_TASK DIRECTIONS_
Copy out the records word for word, starting with the one that contains "Dark 3D box" and stopping after the one that contains "An FA-18C Hornet".

[[ RECORDED INFORMATION, beginning ]]

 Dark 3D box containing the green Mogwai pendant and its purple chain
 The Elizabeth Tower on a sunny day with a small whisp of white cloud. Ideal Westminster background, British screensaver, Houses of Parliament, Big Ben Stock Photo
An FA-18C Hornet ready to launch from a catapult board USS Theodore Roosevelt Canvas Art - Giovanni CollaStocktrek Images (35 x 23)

[[ RECORDED INFORMATION, end ]]
[[ RECORDED INFORMATION, beginning ]]

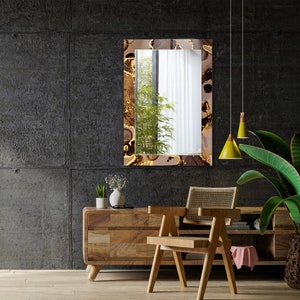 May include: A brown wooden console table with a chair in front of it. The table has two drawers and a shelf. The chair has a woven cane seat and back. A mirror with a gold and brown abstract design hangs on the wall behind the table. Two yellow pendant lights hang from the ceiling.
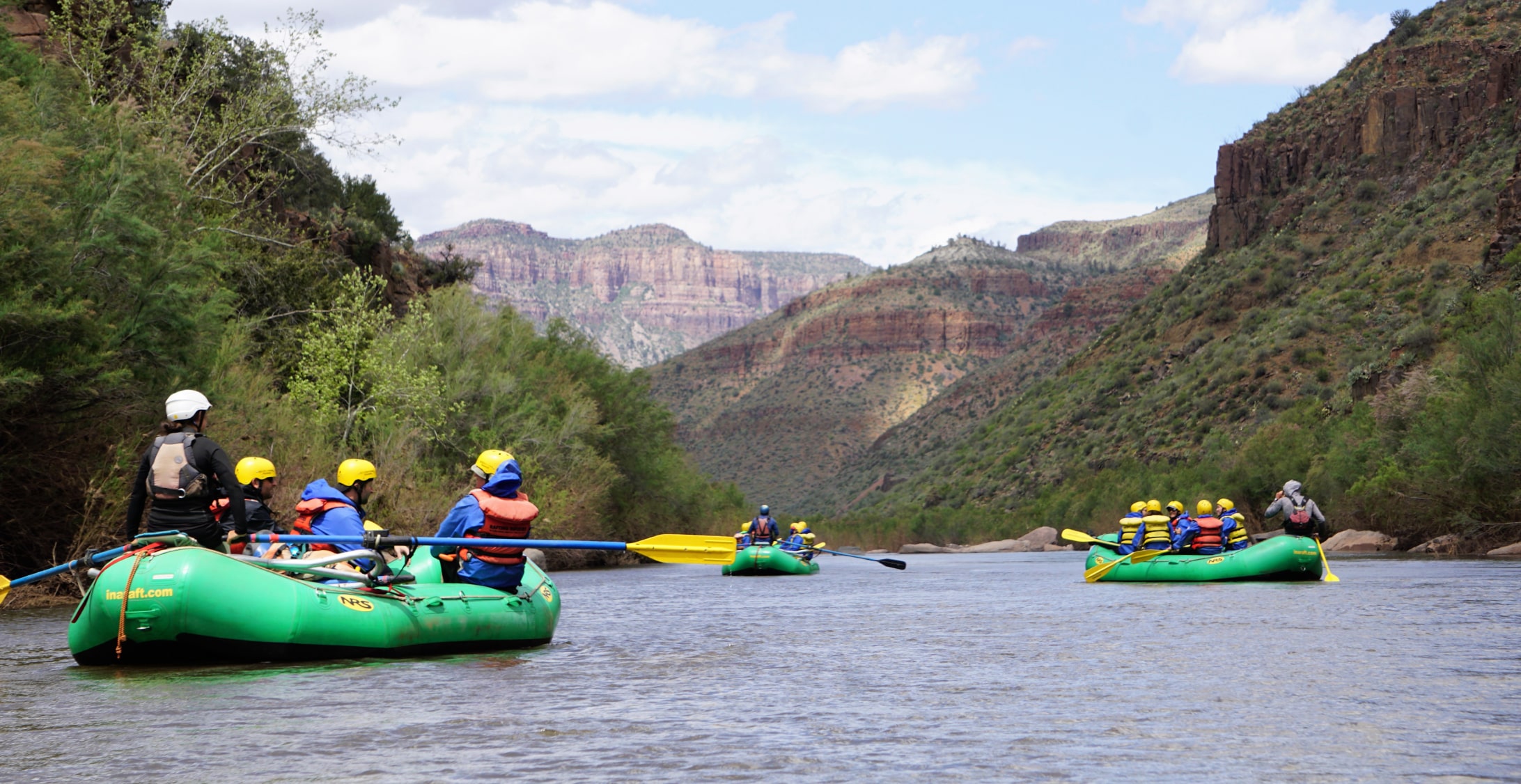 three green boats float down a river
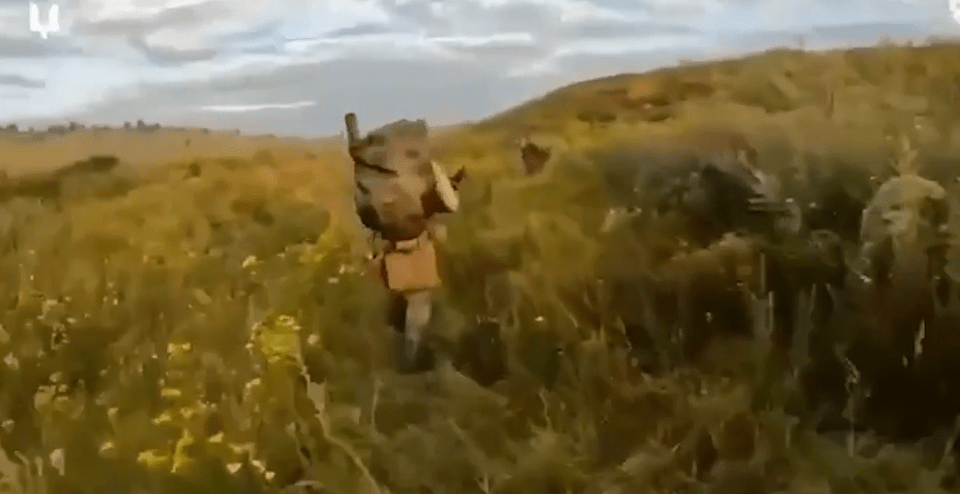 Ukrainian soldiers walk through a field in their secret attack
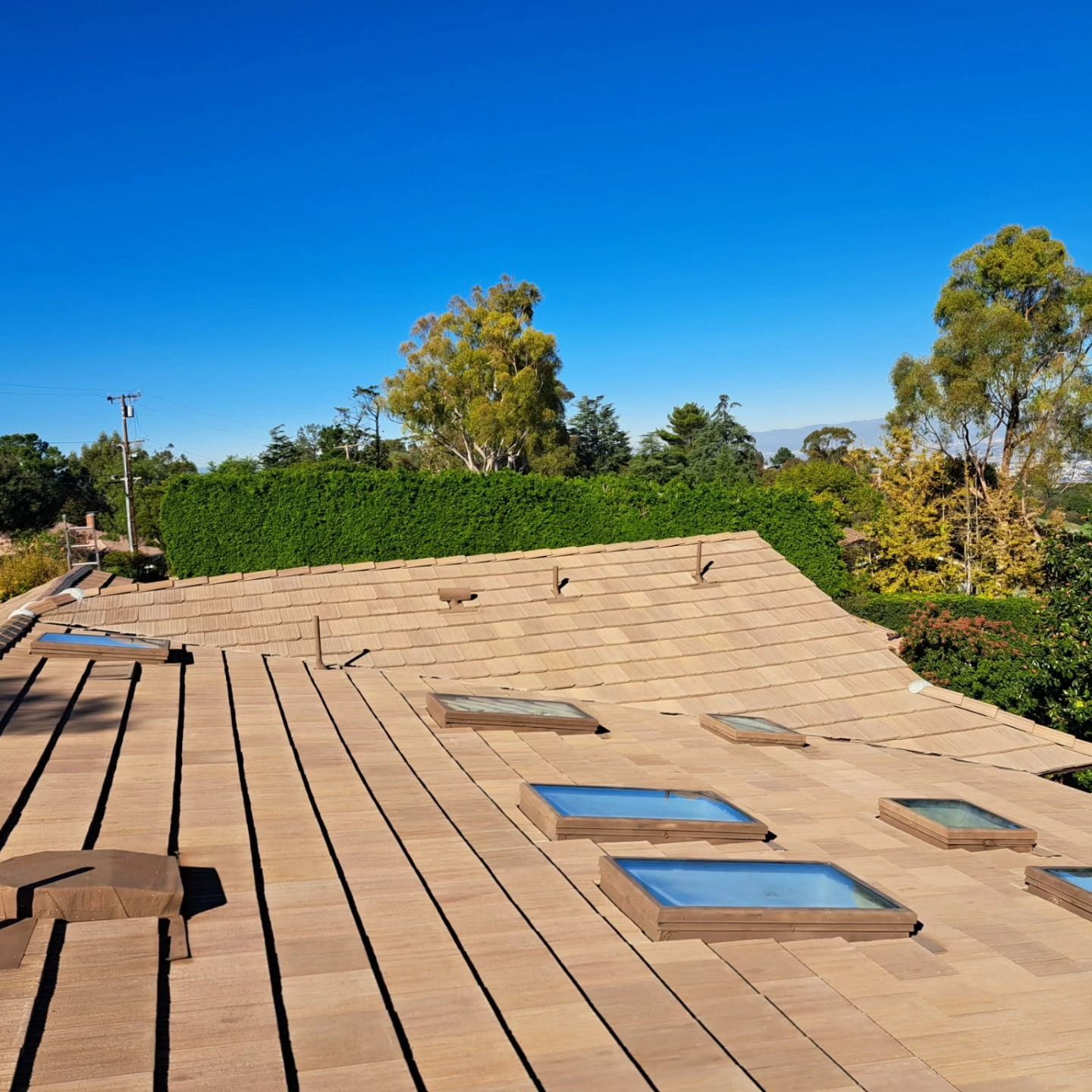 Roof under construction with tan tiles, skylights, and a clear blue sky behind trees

[[ RECORDED INFORMATION, end ]]
[[ RECORDED INFORMATION, beginning ]]

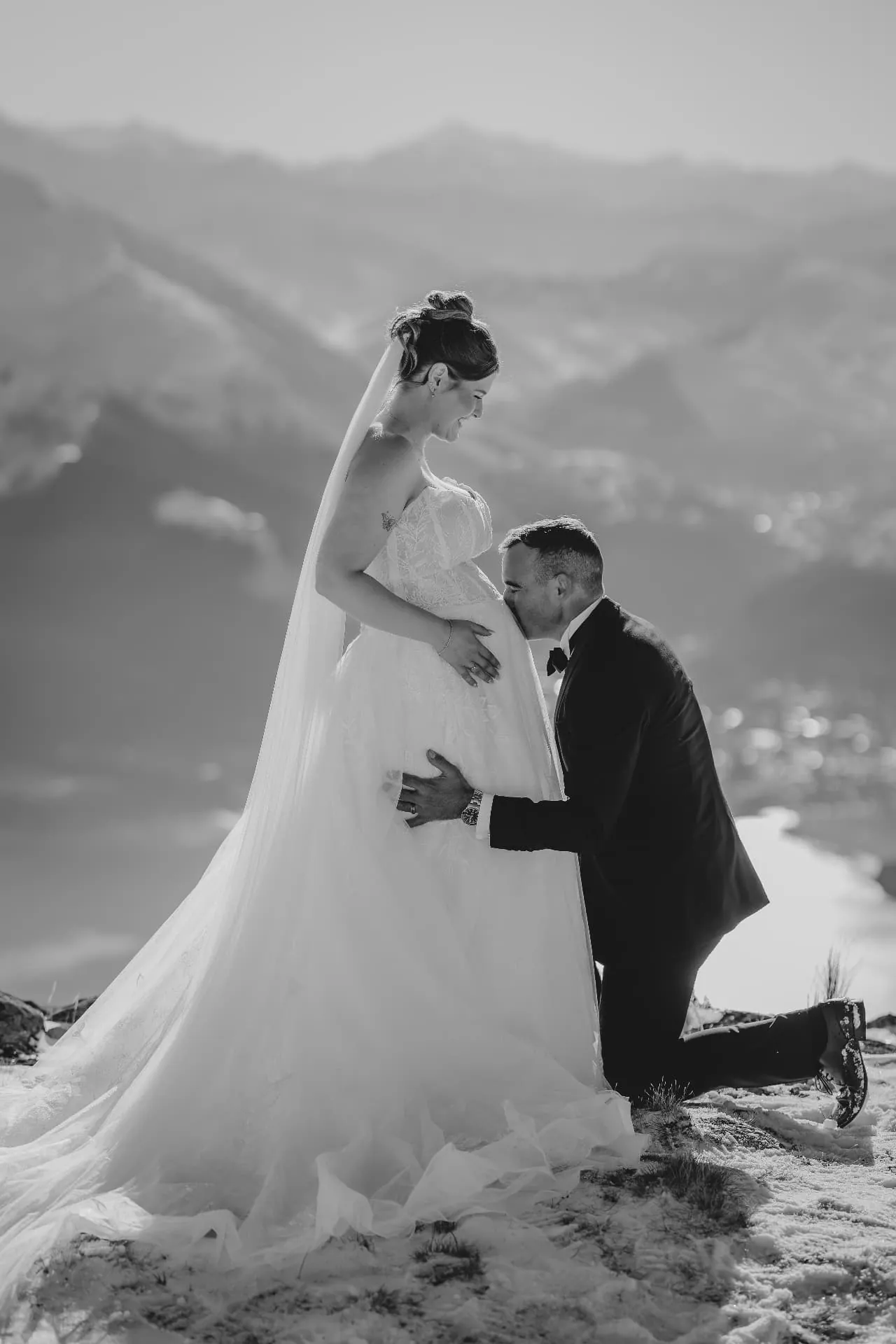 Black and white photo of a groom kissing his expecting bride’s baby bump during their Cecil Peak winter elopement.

[[ RECORDED INFORMATION, end ]]

_FINAL ANSWER_
 Dark 3D box containing the green Mogwai pendant and its purple chain
 The Elizabeth Tower on a sunny day with a small whisp of white cloud. Ideal Westminster background, British screensaver, Houses of Parliament, Big Ben Stock Photo
An FA-18C Hornet ready to launch from a catapult board USS Theodore Roosevelt Canvas Art - Giovanni CollaStocktrek Images (35 x 23)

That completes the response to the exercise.